One if by land.
Two if by sea.
Three if by air.
You are obviously referring to Wilbur Ross and Orville Redenbacher.
Well they had to have somewhere to keep their coal fired planes, right?
“One if by sea, two if by land. What, three? Blackhawk helicopters, we’re fucked!”
I suspect Trump was unable to coherently read the speech because 98% of his addled brain was dedicated to worrying about how his hair looked in the rain.
Helicopters don’t need airports. Duh.
Russia had some fun, too.
Nothing like being made a laughingstock, Donnie. Well-respected you’re not.

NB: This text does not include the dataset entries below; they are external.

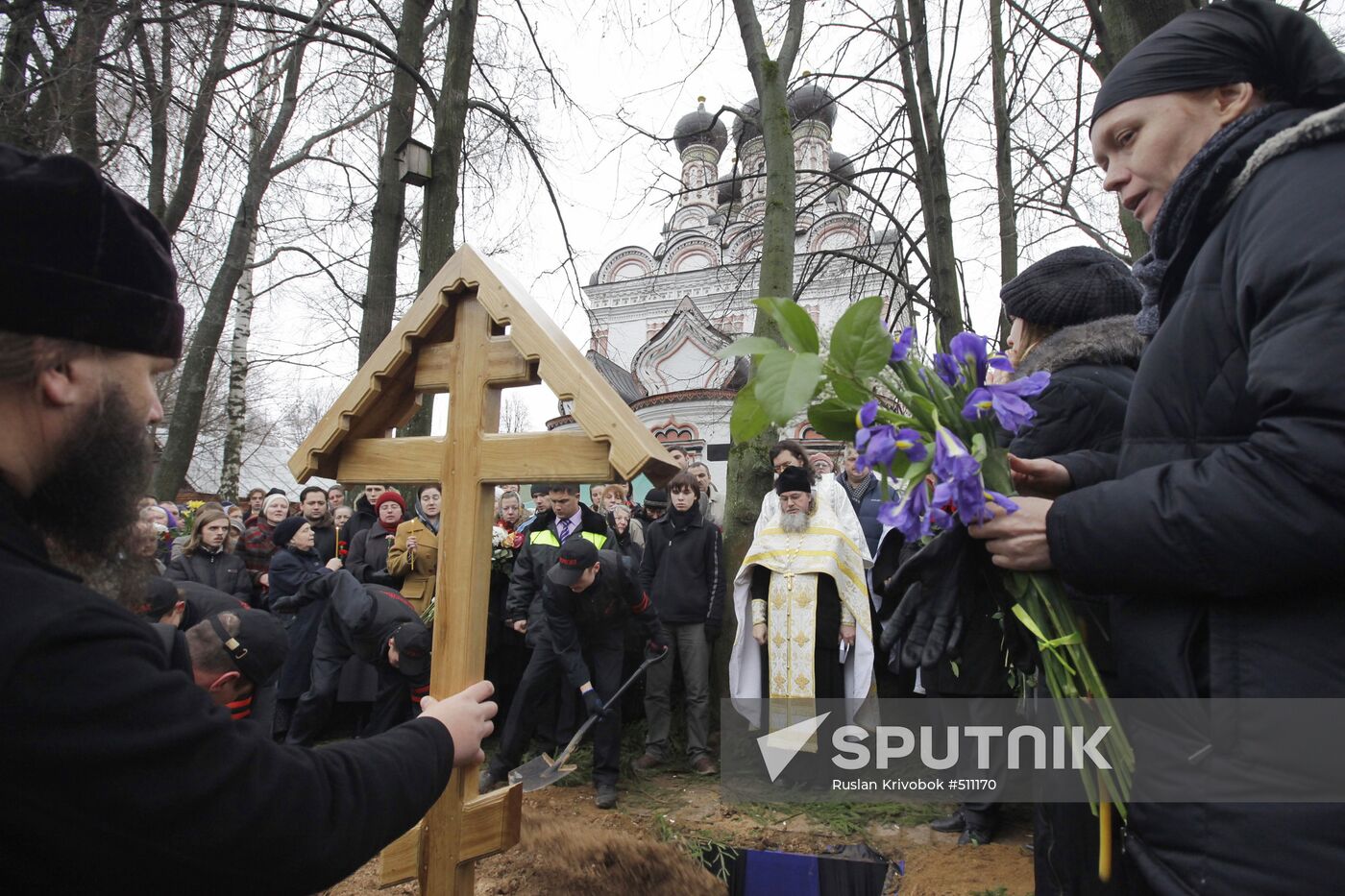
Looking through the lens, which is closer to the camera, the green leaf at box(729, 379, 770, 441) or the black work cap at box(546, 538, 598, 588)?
the green leaf at box(729, 379, 770, 441)

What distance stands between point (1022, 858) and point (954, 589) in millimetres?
3425

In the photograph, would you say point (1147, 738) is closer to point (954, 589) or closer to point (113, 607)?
point (954, 589)

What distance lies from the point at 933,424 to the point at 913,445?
0.08 meters

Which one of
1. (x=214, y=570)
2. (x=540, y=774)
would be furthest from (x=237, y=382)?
(x=540, y=774)

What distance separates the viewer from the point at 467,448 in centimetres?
236

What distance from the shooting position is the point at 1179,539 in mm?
1194

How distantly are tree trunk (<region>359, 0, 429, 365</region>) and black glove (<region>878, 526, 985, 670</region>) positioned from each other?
20.4 feet

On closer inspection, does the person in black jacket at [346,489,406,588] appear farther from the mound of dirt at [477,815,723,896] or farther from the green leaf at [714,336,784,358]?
the green leaf at [714,336,784,358]

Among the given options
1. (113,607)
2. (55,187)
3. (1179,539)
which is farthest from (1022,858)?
(55,187)

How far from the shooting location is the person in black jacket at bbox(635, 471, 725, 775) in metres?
6.00

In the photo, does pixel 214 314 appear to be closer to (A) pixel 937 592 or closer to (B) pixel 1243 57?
(A) pixel 937 592

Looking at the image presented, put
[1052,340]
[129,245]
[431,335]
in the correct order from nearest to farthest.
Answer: [129,245], [1052,340], [431,335]

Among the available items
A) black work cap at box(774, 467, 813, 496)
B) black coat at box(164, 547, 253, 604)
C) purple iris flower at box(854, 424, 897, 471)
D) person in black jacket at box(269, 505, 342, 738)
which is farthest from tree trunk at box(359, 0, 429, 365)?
purple iris flower at box(854, 424, 897, 471)

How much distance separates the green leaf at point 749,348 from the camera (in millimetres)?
1378
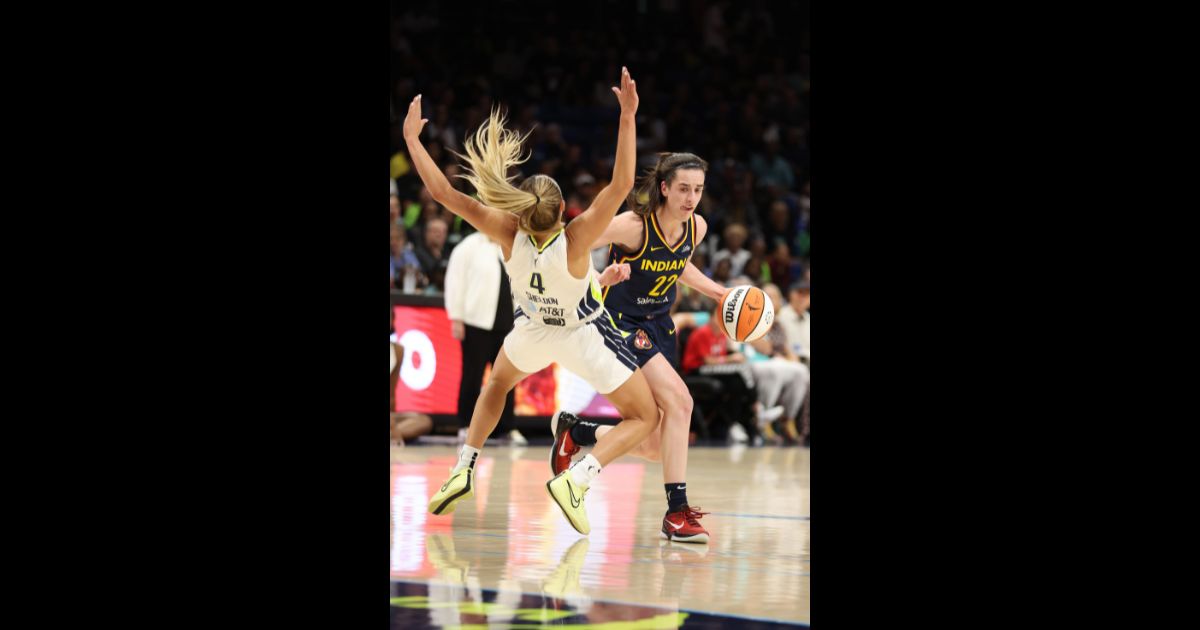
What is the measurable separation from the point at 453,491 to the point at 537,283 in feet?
3.72

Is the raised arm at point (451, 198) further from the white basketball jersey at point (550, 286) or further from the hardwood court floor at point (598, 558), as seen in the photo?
the hardwood court floor at point (598, 558)

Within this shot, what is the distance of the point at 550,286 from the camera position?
Result: 6.30 meters

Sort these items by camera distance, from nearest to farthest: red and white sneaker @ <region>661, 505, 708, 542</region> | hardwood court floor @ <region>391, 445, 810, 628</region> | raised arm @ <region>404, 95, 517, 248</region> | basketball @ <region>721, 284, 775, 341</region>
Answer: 1. hardwood court floor @ <region>391, 445, 810, 628</region>
2. raised arm @ <region>404, 95, 517, 248</region>
3. red and white sneaker @ <region>661, 505, 708, 542</region>
4. basketball @ <region>721, 284, 775, 341</region>

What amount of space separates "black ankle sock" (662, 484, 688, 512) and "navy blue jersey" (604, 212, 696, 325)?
0.92 meters

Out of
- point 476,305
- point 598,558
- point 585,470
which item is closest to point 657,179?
point 585,470

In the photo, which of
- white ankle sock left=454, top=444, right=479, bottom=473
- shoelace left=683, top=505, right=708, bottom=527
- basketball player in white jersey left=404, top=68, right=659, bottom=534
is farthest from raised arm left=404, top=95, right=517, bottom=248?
shoelace left=683, top=505, right=708, bottom=527

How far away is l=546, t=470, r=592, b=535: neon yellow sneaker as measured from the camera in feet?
20.5

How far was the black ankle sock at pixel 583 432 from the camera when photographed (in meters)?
7.36

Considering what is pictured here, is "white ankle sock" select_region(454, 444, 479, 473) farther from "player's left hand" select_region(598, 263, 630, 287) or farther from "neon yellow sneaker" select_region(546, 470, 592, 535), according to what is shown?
"player's left hand" select_region(598, 263, 630, 287)

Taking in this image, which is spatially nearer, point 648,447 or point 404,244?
point 648,447
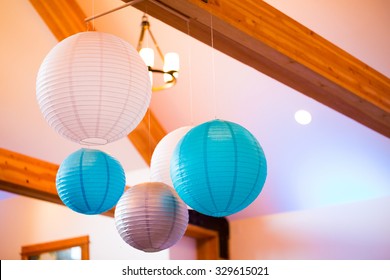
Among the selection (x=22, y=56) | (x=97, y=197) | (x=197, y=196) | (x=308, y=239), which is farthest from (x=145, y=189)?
(x=308, y=239)

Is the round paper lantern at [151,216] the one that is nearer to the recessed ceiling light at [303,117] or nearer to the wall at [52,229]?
the recessed ceiling light at [303,117]

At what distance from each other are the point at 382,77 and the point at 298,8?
0.78 m

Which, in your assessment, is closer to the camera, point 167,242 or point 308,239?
point 167,242

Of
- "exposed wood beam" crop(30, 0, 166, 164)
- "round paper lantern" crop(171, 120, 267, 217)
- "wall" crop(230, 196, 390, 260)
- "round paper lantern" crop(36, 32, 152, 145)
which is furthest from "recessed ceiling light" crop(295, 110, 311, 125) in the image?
"round paper lantern" crop(36, 32, 152, 145)

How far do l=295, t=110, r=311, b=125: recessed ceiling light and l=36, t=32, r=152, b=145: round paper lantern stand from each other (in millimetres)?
3414

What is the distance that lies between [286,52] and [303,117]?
219 cm

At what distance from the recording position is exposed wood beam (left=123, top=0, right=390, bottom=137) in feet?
10.7

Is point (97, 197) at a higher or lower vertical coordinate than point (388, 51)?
lower

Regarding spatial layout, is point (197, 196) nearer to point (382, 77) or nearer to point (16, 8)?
point (382, 77)

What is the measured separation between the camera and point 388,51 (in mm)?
4953

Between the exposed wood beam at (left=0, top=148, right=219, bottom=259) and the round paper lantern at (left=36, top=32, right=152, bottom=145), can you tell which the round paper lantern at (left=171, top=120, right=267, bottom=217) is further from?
the exposed wood beam at (left=0, top=148, right=219, bottom=259)

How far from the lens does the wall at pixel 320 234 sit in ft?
20.9

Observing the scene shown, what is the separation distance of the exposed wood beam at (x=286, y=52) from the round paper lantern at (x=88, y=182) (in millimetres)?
757

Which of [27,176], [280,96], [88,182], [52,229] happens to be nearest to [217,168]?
[88,182]
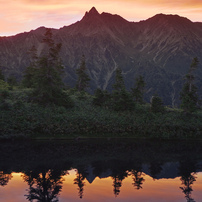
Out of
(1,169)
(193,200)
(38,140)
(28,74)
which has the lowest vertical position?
(193,200)

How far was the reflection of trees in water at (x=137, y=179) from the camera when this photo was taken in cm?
2312

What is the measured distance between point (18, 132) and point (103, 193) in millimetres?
24084

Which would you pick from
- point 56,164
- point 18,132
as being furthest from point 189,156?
point 18,132

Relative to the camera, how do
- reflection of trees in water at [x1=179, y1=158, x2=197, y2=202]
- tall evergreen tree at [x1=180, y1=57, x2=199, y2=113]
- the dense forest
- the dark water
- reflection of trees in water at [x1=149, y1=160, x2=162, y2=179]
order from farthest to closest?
tall evergreen tree at [x1=180, y1=57, x2=199, y2=113] → the dense forest → reflection of trees in water at [x1=149, y1=160, x2=162, y2=179] → reflection of trees in water at [x1=179, y1=158, x2=197, y2=202] → the dark water

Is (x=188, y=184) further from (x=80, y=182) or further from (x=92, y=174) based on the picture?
(x=80, y=182)

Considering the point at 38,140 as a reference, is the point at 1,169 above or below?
below

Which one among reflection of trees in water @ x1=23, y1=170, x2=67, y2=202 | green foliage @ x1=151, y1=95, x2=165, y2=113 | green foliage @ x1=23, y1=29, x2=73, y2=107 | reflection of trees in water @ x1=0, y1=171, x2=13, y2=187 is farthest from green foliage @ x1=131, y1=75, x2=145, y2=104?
reflection of trees in water @ x1=0, y1=171, x2=13, y2=187

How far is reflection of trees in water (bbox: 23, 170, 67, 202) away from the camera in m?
20.2

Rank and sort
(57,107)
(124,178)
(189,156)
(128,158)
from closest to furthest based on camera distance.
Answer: (124,178) < (128,158) < (189,156) < (57,107)

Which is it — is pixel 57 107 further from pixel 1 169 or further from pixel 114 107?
pixel 1 169

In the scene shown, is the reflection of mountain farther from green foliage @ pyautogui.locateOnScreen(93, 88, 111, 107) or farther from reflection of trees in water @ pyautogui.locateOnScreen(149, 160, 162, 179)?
green foliage @ pyautogui.locateOnScreen(93, 88, 111, 107)

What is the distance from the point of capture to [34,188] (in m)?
21.7

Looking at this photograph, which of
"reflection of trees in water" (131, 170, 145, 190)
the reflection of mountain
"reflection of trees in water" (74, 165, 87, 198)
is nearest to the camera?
"reflection of trees in water" (74, 165, 87, 198)

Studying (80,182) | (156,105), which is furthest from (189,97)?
(80,182)
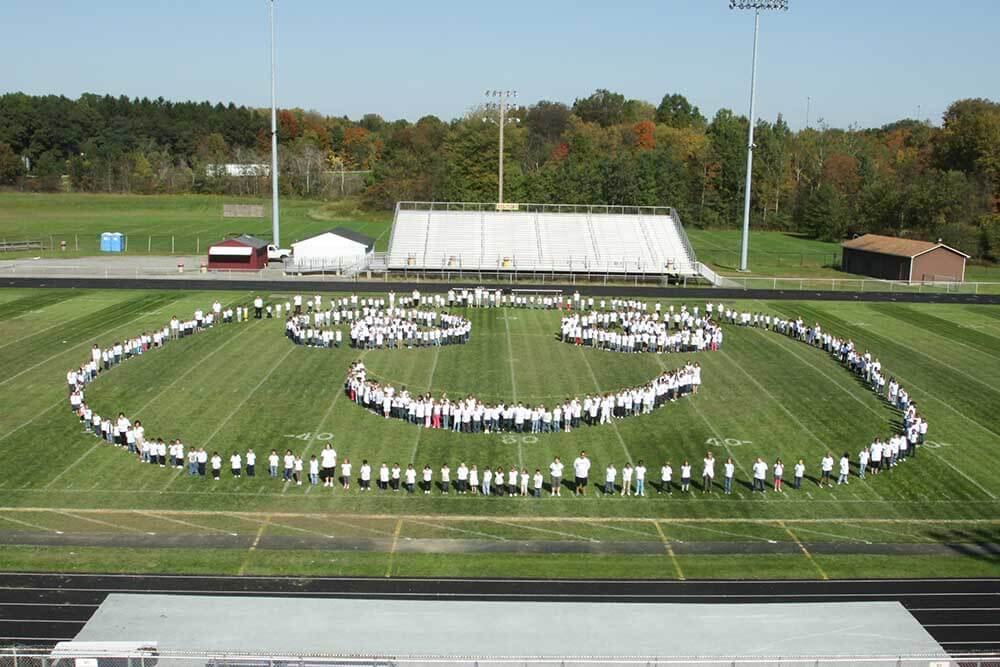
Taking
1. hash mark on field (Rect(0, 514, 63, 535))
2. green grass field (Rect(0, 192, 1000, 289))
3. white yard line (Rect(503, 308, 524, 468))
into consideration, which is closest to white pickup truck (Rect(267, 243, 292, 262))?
green grass field (Rect(0, 192, 1000, 289))

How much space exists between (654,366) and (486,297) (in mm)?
14943

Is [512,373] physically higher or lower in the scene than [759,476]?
higher

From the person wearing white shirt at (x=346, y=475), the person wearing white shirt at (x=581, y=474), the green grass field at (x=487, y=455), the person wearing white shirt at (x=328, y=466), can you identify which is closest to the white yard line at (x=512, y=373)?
the green grass field at (x=487, y=455)

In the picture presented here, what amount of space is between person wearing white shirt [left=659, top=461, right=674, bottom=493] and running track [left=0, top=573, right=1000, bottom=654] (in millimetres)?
4861

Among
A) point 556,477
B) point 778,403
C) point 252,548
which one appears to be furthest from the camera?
point 778,403

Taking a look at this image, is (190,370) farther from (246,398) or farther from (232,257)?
(232,257)

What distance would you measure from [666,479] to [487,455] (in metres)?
5.30

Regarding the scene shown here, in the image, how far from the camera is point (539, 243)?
211 feet

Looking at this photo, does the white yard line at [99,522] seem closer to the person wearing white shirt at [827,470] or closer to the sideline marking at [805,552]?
the sideline marking at [805,552]

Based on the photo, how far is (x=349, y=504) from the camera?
22938mm

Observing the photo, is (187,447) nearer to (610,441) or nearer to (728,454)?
(610,441)

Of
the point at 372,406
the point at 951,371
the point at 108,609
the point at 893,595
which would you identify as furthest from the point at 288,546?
the point at 951,371

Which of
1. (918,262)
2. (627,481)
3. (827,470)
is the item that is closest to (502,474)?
(627,481)

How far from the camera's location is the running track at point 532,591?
17.6m
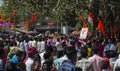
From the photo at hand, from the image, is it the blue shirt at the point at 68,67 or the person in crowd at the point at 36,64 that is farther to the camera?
the person in crowd at the point at 36,64

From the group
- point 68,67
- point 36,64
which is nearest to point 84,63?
point 36,64

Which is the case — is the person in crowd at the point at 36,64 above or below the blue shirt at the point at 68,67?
below

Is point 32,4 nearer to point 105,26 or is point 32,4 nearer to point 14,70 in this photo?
point 105,26

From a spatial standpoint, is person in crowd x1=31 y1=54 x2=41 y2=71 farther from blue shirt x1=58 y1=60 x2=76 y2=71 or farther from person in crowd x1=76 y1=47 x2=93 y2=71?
blue shirt x1=58 y1=60 x2=76 y2=71

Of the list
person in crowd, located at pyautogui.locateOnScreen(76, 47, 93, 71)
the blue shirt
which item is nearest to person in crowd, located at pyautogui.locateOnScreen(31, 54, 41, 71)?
person in crowd, located at pyautogui.locateOnScreen(76, 47, 93, 71)

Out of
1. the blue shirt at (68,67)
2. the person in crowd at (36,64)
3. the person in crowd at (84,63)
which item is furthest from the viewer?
the person in crowd at (84,63)

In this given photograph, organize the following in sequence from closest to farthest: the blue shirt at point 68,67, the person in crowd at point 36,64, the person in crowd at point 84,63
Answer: the blue shirt at point 68,67 → the person in crowd at point 36,64 → the person in crowd at point 84,63

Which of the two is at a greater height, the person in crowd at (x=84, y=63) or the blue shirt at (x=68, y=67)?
the blue shirt at (x=68, y=67)

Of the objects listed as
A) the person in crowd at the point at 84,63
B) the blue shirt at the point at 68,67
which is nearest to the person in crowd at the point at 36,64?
Answer: the person in crowd at the point at 84,63

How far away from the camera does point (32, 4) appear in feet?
82.2

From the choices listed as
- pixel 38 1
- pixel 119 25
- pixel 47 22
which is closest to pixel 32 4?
pixel 38 1

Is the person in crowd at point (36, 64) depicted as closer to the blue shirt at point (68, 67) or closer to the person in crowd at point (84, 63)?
the person in crowd at point (84, 63)

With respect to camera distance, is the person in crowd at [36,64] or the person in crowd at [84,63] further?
the person in crowd at [84,63]

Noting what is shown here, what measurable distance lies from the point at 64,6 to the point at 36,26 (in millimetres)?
74378
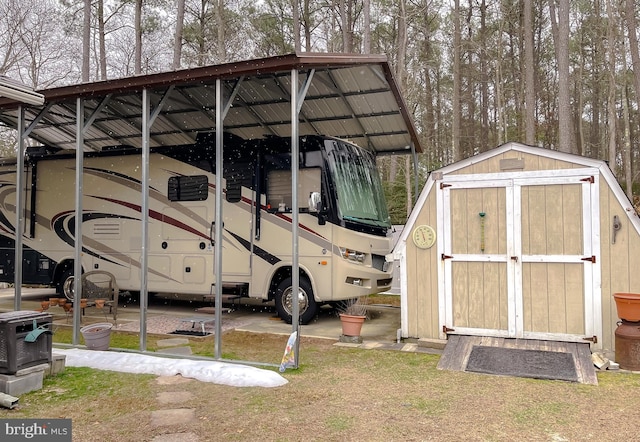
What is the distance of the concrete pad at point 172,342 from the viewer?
6281mm

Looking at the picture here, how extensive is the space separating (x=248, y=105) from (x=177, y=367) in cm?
465

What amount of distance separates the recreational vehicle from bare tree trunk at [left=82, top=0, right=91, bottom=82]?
7.42 meters

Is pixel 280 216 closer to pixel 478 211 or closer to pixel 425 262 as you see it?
pixel 425 262

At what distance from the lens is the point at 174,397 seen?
430 cm

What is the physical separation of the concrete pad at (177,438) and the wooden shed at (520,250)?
336 centimetres

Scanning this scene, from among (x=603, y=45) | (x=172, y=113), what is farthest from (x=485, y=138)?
(x=172, y=113)

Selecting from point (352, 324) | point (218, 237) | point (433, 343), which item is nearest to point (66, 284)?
point (218, 237)

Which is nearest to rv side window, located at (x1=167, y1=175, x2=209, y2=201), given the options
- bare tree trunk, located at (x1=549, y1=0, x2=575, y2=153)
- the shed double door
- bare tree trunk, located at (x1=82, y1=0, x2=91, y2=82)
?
the shed double door

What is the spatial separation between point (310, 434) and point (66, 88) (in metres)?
4.99

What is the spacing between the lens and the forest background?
18.1 meters

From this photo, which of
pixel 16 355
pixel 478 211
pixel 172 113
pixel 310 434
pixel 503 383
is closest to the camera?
pixel 310 434

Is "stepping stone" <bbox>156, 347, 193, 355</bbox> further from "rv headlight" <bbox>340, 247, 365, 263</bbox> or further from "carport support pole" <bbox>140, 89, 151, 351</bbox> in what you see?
"rv headlight" <bbox>340, 247, 365, 263</bbox>

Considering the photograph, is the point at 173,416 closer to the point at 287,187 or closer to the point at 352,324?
the point at 352,324

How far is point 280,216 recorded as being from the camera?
7.71 m
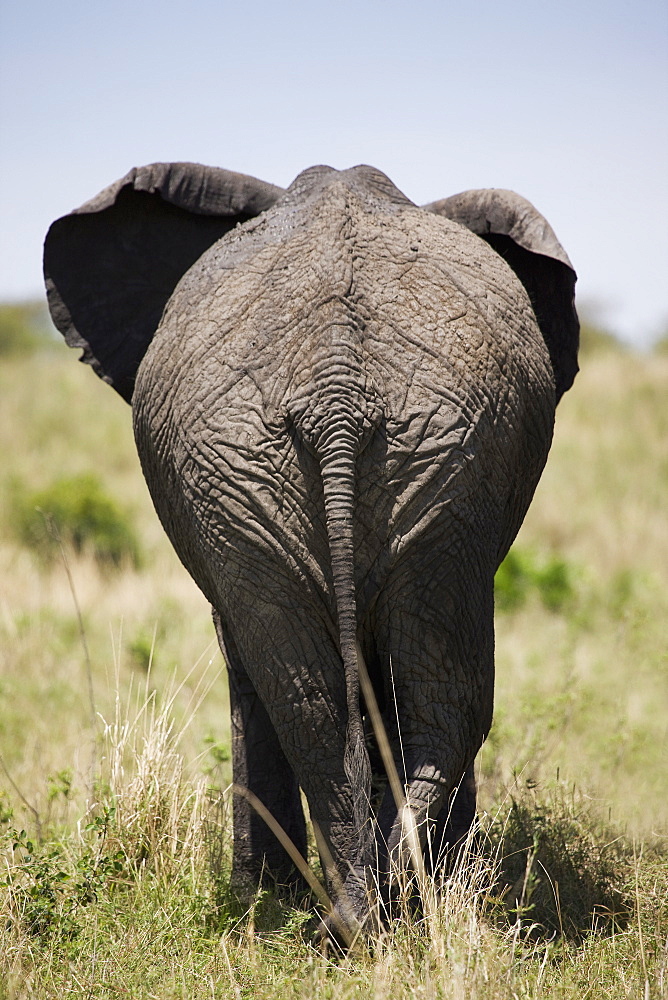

Journalists on Rossiya 1′s popular “60 Minutes” TV show mocked the military equipment that will appear at the “Salute for America” on Thursday, claiming that the tanks and other armored vehicles being towed into Washington had “paint peeling off” and required “adhesive tape.”
- Admittedly, I did not know that.
- BOO-YAAAHHHH!!!
Didn’t the Bowling Green Massacre start in the VIP lounge.
What do the Russians know? It was genuine " Arkansas Chrome" DUCT TAPE!
I’m surprised he didn’t stop … repeat the line … and then say, as if he was the stable genius teaching us all, “Nobody knew that. So true, so true.”
The Beeb is on this. Strangely, there is no mention of airports. There is a note that the baby blimp wasn’t allowed to fly.
I understand that the 10:00AM July 4, 1776 Colonial Air flight from LaGuardia to Dulles has an ETA of 11:20AM tomorrow.
I still think this was the most appalling part of his “speech”:
“To young Americans across our country, now is your chance to join our military and make a truly a great statement in life. … And you should do it.” — Toadglans der Hamberdlar, at the 2019 Forth o’ You Lie “SALUTE TO xMExxxx” fundraiser, in Washington, D.C.
It’s probably just me but that statement seemed to lose a wee smidge of gravitas when delivered by someone who actively never served. Then again, he was just following a long family tradition. After all his paternal Grandfather, Father, Brother, two (so far) of his 3 Sons and neither of his Daughters ever served either?
Did they use clean coal?
I think the Fort McHenry comment is much more egregious than the airport comment. The airport comment can be easily waved off as just confused misspeaking. The Fort McHenry comment shows us a President without even a basic understanding of our history and how we came to have our National Anthem. That not only he but all of his minions do not know it’s history or feel it is even worth fact checking should shake us to our core.
Yes, the airports. This led to the famous joke from George Washington, “I just flew over the Delaware River into Trenton, and boy are my arms tired.”
I guess the Idiot-in-Chief couldn’t get his Adderall supply due to the holiday.
Casler declares, “He’s a speed freak. He crushes up his Adderall and he sniffs it, ’cause he can’t read, so he gets really nervous when he has to read cue cards. I’m not kidding. This is true. I had a 24-page NDA, nondisclosure agreement. I didn’t know then he was becoming president. Now it’s, no way, dumb [redacted]. I’m telling you everything I know. So he gets nervous and he crushes up these pills and that’s why he’s sniffing when you see him in debates and when you see him reading. It’s why he’s tweeting, you know, it’s like he’s out of his mind.”
Yes, because of the slowness of the cocktail waitress and bartender
He conflated the winter at Valley Forge with Yorktown, which was something like 4 years apart, and then fast forwarded to the War of 1812. I don’t recall any references to the Declaration of Independence or the values underpinning it, probably because it would’ve read to him like an impeachment article.